**PROBLEM DETAILS:**
Quote the whole listing exactly. Leave the pictures out of your copy.

**MATERIAL PROVIDED:**

____________

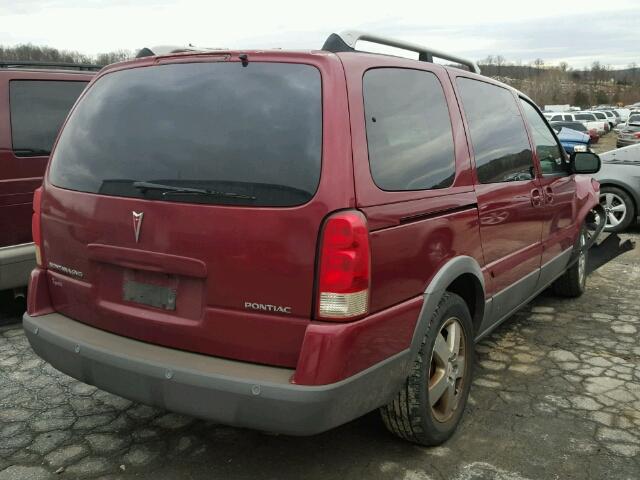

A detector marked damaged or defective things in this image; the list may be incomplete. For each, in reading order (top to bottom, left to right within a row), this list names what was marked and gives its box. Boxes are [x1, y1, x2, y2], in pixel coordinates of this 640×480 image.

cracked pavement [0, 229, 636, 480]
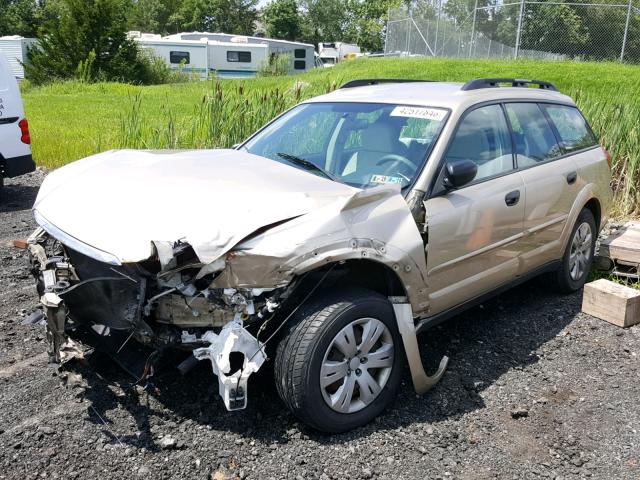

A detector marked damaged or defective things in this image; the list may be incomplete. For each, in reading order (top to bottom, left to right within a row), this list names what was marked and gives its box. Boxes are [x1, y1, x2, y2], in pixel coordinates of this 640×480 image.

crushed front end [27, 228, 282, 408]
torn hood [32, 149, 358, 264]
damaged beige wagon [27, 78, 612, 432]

____________

**ANSWER AREA:**
A detector marked damaged or defective things in this image; the list may be incomplete. For each, in reading order (top to bottom, left to right within a row), this list names what was marked and gives its box. Boxes are [x1, y1, x2, y2], in pixel coordinates of this 640×480 image.

cracked pavement [0, 229, 636, 480]

A detector marked damaged or defective things in this image; the list may be incomplete. For each, in reading order (top to bottom, left to right within a row), this list names what was marked and gives its box. Boxes are [x1, y1, x2, y2], in pixel coordinates of this 640×480 image.

crushed front end [27, 228, 282, 408]
torn hood [32, 149, 358, 264]
damaged beige wagon [27, 78, 612, 432]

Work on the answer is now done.